On Oct. 2 Mexicans observed the 40th anniversary of the 1968 Tlatelolco massacre with a march of tens of thousands of people through Mexico City and other events. Veterans of 1968 marched alongside students who were not even born then, joining with farmers and striking teachers. In Mexico City, the local government put flags at half mast.

The Tlatelolco massacre took place 10 days before the 1968 Summer Olympic Games in Mexico City. Student activists had sought to use the international attention the games brought to the Mexican capital to push for democratic freedoms and release of political prisoners. All summer, there had been marches and protests by university and high school students. In September, the authoritarian president, Gustavo Diaz Ordaz of the Revolutionary Institutional Party (PRI) ordered the army to take over the National Autonomous University of Mexico, provoking bigger marches.

On Oct. 2, 1968, at least 15,000 marched, and in the evening 5,000 students, workers and neighborhood residents congregated at the Plaza of the Three Cultures in the outlying Tlatelolco neighborhood. Without warning, police and soldiers opened fire on the unarmed crowd and kept blazing away as people desperately tried to seek shelter. Though no official count of the deaths was ever released, and the government put out false information about the demonstrators having “shot first,” Mexican journalist Elena Poniatowska published a searing book (“La Noche de Tlatelolco,” 1971) based on interviews with witnesses and survivors. Poniatowska’s book clearly demonstrated that the government had opened fire without provocation and that possibly more than 300 people had been killed.

There was U.S. government involvement.
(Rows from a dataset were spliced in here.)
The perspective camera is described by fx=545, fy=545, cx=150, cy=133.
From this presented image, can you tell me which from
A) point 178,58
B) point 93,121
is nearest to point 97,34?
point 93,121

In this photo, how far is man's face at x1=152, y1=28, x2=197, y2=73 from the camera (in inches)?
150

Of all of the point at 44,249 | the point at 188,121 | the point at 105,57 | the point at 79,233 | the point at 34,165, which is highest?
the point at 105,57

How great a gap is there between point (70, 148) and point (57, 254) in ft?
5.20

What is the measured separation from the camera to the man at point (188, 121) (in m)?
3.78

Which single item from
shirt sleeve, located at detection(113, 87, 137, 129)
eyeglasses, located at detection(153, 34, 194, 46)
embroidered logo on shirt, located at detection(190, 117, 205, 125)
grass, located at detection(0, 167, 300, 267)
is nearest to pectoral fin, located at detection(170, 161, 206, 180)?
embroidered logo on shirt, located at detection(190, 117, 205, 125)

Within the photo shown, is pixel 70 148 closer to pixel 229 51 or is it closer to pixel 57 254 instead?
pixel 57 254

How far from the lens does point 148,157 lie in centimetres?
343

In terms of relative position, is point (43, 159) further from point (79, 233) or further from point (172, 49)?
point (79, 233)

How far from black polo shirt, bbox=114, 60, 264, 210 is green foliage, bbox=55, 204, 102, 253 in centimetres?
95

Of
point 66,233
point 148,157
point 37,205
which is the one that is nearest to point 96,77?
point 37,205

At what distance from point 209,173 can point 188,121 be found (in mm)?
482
The notorious director of the FBI at the time, J. Edgar Hoover, as well as the CIA, saw the growth of left-wing dissent in Mexico as a major threat. The Mexican government was fine with this view. While Mexico took a publicly independent stance in the Cold War, some Mexican high officials, including presidents Lopez Mateos and Echeverria, were subsequently revealed by former CIA agent Philip Agee to have been CIA “assets.” The student movement was infiltrated by agents and provocateurs, some of whom took on a disruptive ultra-leftist guise, while others red-baited student leaders.

Left-wing dissent in Mexico, though not part of some “Soviet plot” as both the U.S. and Mexican government alleged, was very real. After the Cuban Revolution, many public figures in Mexico, including revered former President Lazaro Cardenas, expressed strong support for Fidel Castro’s new government and denounced efforts by the United States to topple it. And Mexico had its own rich revolutionary tradition. The Communist Party of Mexico had counted in its ranks some of the most respected figures in the workers movement and in the arts.
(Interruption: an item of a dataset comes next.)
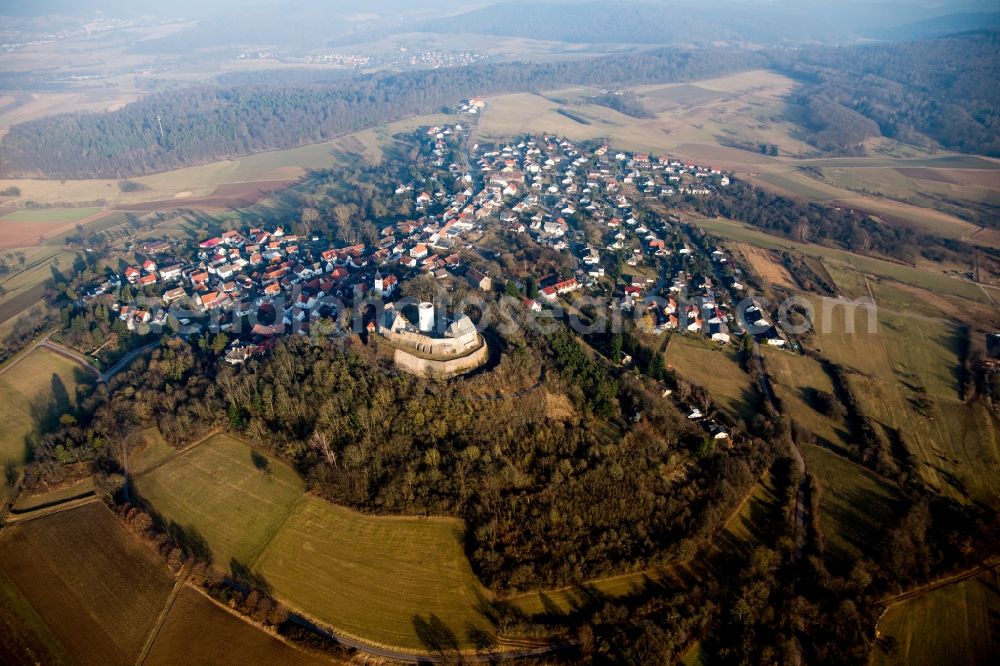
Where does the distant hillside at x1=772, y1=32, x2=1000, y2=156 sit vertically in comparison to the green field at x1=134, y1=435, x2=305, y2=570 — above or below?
→ above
In 1959-60, the government had harshly suppressed powerful strikes by railway workers and teachers, jailing a number of left-wing labor leaders. In 1962, the army and police had massacred a noted peasant leader, Ruben Jaramillo, who was both a Methodist minister and a Communist Party member, and his entire family. In 1968, some key leftist labor leaders were still in prison, including railway worker leaders Valentin Campa and Demetrio Vallejo, both Communists. The student demands included the release of all such political prisoners.

The massacre of students and workers in the Plaza of the Three Cultures was not the only repressive act that took place under president Diaz Ordaz and his interior minister and successor, Luis Echeverria Alvarez. There were more killings of farmers, students and workers, often in the form of “disappearances”. But the blatant public nature of the Tlatelolco slaughter stuck in people’s minds both in Mexico and abroad.

Especially since the PRI lost the presidency in 2000, there have been constant demands for the opening of police and army files about the incident, with very limited success. Another demand has been for the prosecution of surviving leaders of the government at the time. These also have not met with success. Recently there have been discoveries of what might be mass graves of people “disappeared” by the authorities of that period.

Last week, the leadership of the PRI, supported by the currently ruling right-wing National Action Party, PAN, made an admission that yes, some bad things had happened in 1968, but suggested that bygones should be bygones. On the other hand, the parliamentary left, consisting of the PRD (Revolutionary Democratic Party) and allies, has demanded that the government recognize that the events of 1968 constitute an unpunished crime of the state.